[Stored items]

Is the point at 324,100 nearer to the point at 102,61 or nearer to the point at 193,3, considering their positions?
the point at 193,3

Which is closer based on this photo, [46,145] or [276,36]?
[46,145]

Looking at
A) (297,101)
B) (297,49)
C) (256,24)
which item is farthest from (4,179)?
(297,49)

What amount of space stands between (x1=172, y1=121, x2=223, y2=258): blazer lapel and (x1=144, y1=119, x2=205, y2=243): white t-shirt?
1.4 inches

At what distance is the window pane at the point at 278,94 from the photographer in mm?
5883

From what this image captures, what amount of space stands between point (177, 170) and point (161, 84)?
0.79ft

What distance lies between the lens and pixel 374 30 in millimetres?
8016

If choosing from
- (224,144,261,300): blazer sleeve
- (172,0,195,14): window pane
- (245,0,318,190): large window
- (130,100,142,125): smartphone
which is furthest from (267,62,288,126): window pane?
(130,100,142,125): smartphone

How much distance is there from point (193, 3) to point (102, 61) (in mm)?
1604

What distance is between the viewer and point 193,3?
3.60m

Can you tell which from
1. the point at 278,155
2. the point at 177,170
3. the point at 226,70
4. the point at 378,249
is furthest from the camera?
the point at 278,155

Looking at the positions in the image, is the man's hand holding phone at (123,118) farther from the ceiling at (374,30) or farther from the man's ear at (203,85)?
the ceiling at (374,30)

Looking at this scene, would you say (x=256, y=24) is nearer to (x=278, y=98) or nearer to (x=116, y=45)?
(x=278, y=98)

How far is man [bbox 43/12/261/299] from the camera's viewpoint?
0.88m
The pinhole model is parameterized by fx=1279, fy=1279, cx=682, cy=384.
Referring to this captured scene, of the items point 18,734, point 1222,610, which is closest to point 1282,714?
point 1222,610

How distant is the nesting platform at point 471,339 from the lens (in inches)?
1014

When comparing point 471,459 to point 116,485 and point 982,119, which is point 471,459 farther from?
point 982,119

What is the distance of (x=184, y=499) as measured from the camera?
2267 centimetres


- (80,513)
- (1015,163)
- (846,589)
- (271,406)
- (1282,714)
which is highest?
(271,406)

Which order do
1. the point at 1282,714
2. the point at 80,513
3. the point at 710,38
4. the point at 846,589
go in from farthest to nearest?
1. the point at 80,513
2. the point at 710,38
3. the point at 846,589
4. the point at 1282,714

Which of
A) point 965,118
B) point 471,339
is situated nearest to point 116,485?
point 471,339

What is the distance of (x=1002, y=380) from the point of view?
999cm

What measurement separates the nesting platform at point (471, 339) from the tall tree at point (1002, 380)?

■ Task requirements
Copy every line of the listing above word for word, without changing anything.

■ The response
Is the point at 324,100 nearer to the point at 102,61 or nearer to the point at 193,3, considering their positions?
the point at 193,3

Which is closer based on this photo, [46,145] or [276,36]?
[46,145]

Looking at
A) (297,101)
B) (297,49)
C) (256,24)
which item is farthest from (4,179)?
(297,49)

What amount of space stands between (x1=172, y1=121, x2=223, y2=258): blazer lapel and (x1=144, y1=119, x2=205, y2=243): white t-shirt?
1.4 inches

At what distance is the window pane at the point at 278,94 from the photographer in mm?
5883

From what this image captures, what amount of space stands between point (177, 170) and point (161, 84)?
0.79ft

What distance lies between the lens and pixel 374 30 in millimetres?
8016

If choosing from
- (224,144,261,300): blazer sleeve
- (172,0,195,14): window pane
- (245,0,318,190): large window
- (130,100,142,125): smartphone
which is furthest from (267,62,288,126): window pane?
(130,100,142,125): smartphone

How much distance is there from point (193, 3) to point (102, 61) (in mm)?
1604

What distance is between the viewer and point 193,3?
3.60m

Can you tell which from
1. the point at 278,155
2. the point at 177,170
3. the point at 226,70
4. the point at 378,249
is furthest from the camera?
the point at 278,155

Looking at the positions in the image, is the man's hand holding phone at (123,118) farther from the ceiling at (374,30) or farther from the man's ear at (203,85)?
the ceiling at (374,30)

Looking at this scene, would you say (x=256, y=24) is nearer to (x=278, y=98) or nearer to (x=116, y=45)?
(x=278, y=98)

How far is man [bbox 43/12/261/299] from the camera's viewpoint?
0.88m
The pinhole model is parameterized by fx=1279, fy=1279, cx=682, cy=384.
Referring to this captured scene, of the items point 18,734, point 1222,610, which is closest to point 1282,714?
point 1222,610

How distant is the nesting platform at point 471,339 from the lens (in inches)?
1014

When comparing point 471,459 to point 116,485 and point 982,119, which is point 471,459 farther from?
point 982,119

What is the distance of (x=184, y=499) as measured from the camera?
2267 centimetres


- (80,513)
- (1015,163)
- (846,589)
- (271,406)
- (1282,714)
which is highest?
(271,406)

Which order do
1. the point at 1282,714
2. the point at 80,513
3. the point at 710,38
4. the point at 846,589
go in from farthest to nearest?
1. the point at 80,513
2. the point at 710,38
3. the point at 846,589
4. the point at 1282,714

Which of
A) point 965,118
B) point 471,339
is situated nearest to point 116,485?
point 471,339

What is the distance of (x=1002, y=380) from the point of view?
999cm

What measurement separates the nesting platform at point (471, 339) from the tall tree at point (1002, 380)?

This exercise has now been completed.